The film’s animation is a sight to behold. Utilizing a technique called "deep canvas," the viewer is treated to a seemingly three dimensional vista of Tarzan swinging through the jungle like a surfer catching a big wave. "Spectacular" is too subtle a word to describe it.

The best thing I can report about the film is some prudent Disney executive’s decision to kibosh all the violence one might expect from a "Tarzan" flick, whether real or animated. The Johnny Weissmuller feature called Tarzan and His Mate included graphic scenes of natives killing each other, with arrows in the head and whatever. How many kids over the years have watched that 1934 film on Saturday afternoon television?

The newest version downplays potentially violent scenes. There’s a ferocious leopard that makes mincemeat of Tarzan’s real life parents, but only a hint of their demise is shown. At the end, one bad guy accidentally hangs himself on the vines, but we only see a shadowy image of the body.

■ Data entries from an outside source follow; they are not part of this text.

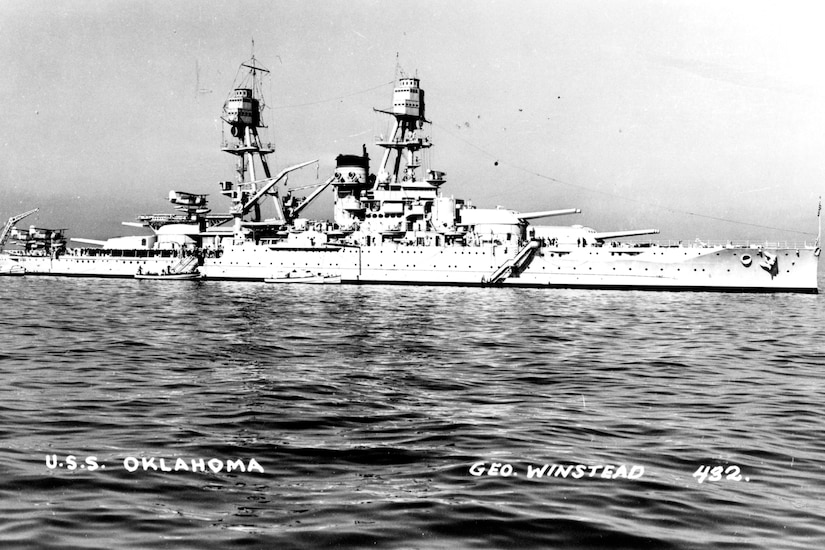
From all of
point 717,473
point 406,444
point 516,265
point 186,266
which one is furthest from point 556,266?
point 717,473

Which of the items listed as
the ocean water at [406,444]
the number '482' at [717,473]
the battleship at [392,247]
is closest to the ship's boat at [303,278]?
the battleship at [392,247]

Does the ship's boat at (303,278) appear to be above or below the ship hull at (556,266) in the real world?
below

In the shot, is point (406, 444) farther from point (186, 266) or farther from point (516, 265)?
point (186, 266)

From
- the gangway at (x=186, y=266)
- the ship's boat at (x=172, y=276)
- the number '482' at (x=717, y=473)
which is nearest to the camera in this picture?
the number '482' at (x=717, y=473)

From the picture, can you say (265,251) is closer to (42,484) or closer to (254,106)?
(254,106)

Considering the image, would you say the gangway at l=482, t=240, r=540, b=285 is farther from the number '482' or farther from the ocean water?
the number '482'

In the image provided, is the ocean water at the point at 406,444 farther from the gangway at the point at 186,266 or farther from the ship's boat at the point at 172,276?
the gangway at the point at 186,266

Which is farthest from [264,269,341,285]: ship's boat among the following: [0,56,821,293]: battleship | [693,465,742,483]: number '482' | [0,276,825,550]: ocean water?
[693,465,742,483]: number '482'
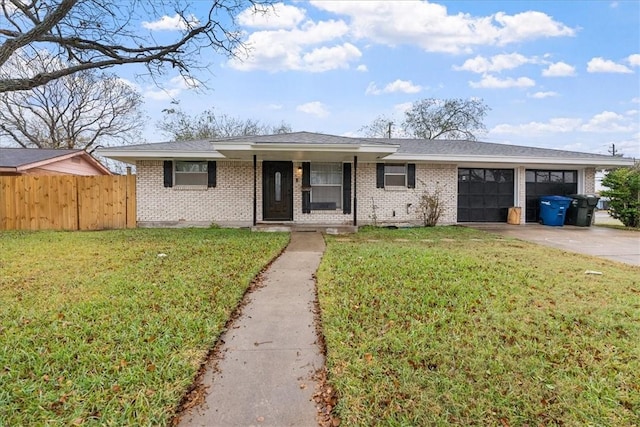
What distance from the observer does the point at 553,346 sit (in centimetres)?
295

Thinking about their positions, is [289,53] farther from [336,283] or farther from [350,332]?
[350,332]

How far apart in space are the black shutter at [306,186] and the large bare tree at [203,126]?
635 inches

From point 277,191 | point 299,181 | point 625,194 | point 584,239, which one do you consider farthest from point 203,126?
point 625,194

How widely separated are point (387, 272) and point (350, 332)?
2.22 metres

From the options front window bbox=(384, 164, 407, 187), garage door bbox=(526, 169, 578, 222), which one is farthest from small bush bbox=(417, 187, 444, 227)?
garage door bbox=(526, 169, 578, 222)

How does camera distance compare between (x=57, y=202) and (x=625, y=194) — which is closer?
(x=57, y=202)

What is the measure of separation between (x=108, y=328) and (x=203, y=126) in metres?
25.3

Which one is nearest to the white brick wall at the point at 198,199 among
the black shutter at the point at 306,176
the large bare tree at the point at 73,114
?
the black shutter at the point at 306,176

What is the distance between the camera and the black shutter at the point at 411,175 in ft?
40.8

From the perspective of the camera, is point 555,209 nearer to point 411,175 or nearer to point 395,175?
point 411,175

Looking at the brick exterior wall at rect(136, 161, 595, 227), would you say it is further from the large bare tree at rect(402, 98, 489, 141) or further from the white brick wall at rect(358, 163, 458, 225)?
the large bare tree at rect(402, 98, 489, 141)

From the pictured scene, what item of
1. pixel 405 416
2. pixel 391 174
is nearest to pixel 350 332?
pixel 405 416

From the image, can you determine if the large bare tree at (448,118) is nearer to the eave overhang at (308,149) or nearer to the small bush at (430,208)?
the small bush at (430,208)

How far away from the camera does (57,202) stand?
11.1 m
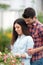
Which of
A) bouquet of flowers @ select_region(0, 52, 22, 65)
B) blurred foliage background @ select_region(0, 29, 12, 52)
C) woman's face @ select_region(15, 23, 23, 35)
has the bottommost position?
blurred foliage background @ select_region(0, 29, 12, 52)

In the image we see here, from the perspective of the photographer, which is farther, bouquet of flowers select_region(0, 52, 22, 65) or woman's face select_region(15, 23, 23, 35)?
woman's face select_region(15, 23, 23, 35)

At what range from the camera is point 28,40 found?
5234 millimetres

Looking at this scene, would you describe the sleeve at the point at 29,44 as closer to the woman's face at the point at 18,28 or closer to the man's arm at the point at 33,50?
the man's arm at the point at 33,50

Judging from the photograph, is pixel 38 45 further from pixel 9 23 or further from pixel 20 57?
pixel 9 23

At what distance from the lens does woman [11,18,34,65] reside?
17.1ft

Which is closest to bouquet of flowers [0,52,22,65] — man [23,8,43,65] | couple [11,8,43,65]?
couple [11,8,43,65]

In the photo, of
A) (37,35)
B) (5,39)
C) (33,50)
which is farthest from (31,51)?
(5,39)

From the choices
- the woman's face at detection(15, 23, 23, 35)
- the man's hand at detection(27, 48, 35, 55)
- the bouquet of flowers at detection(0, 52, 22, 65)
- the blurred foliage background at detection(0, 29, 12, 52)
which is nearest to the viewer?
the bouquet of flowers at detection(0, 52, 22, 65)

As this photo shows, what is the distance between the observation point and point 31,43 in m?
5.21

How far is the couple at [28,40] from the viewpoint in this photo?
17.1 feet

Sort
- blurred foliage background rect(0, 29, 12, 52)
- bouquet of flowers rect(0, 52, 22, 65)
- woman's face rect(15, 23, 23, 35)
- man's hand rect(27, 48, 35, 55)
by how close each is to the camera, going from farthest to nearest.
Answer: blurred foliage background rect(0, 29, 12, 52), woman's face rect(15, 23, 23, 35), man's hand rect(27, 48, 35, 55), bouquet of flowers rect(0, 52, 22, 65)

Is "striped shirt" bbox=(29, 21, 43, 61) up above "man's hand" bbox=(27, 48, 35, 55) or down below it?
above

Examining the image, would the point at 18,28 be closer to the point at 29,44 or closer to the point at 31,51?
the point at 29,44

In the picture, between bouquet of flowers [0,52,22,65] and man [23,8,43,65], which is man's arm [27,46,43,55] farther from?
bouquet of flowers [0,52,22,65]
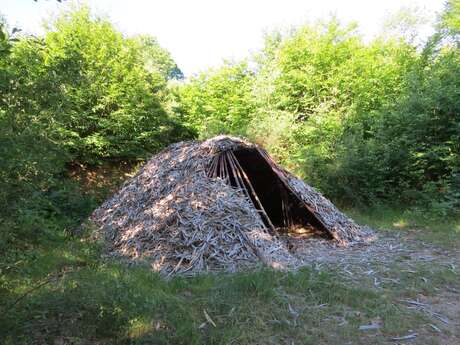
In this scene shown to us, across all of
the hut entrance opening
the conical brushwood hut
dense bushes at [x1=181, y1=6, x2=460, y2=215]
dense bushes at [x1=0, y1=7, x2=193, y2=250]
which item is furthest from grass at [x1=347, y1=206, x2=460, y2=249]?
dense bushes at [x1=0, y1=7, x2=193, y2=250]

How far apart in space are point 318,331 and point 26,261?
2438 millimetres

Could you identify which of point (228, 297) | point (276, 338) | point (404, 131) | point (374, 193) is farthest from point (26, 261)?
point (404, 131)

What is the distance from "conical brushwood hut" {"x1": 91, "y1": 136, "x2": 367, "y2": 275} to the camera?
174 inches

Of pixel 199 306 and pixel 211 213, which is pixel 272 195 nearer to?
pixel 211 213

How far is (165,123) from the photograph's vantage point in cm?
1255

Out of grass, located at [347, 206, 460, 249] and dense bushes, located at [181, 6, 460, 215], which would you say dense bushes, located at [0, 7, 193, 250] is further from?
grass, located at [347, 206, 460, 249]

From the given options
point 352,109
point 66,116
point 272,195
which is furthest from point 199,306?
point 352,109

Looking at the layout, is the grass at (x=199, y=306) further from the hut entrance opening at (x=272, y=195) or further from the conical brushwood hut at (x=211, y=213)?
the hut entrance opening at (x=272, y=195)

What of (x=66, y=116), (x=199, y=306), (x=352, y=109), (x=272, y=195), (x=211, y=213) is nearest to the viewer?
(x=66, y=116)

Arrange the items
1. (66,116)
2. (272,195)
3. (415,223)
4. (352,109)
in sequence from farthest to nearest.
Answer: (352,109), (272,195), (415,223), (66,116)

For the most part, the characters are a hoot. Tarzan (voice of Tony Goldwyn) is a vine swinging fool, while Minnie Driver plays Jane as an independent British woman locked in the 19th Century. Glenn Close is Kala, Tarzan’s adoptive gorilla mother, though she comes across as a soccer mom with a major depilatory problem. Rosie O’Donnell will grate more than one set of teeth in the audience as Terk, Tarzan’s simian pal. There’s something about a gorilla with a Brooklyn accent that doesn’t work for me.

Lucky me, I got to see the film on Friday afternoon with an audience comprised of little kids and their moms. Expecting the worst, the kids all behaved themselves. They obviously liked what they saw.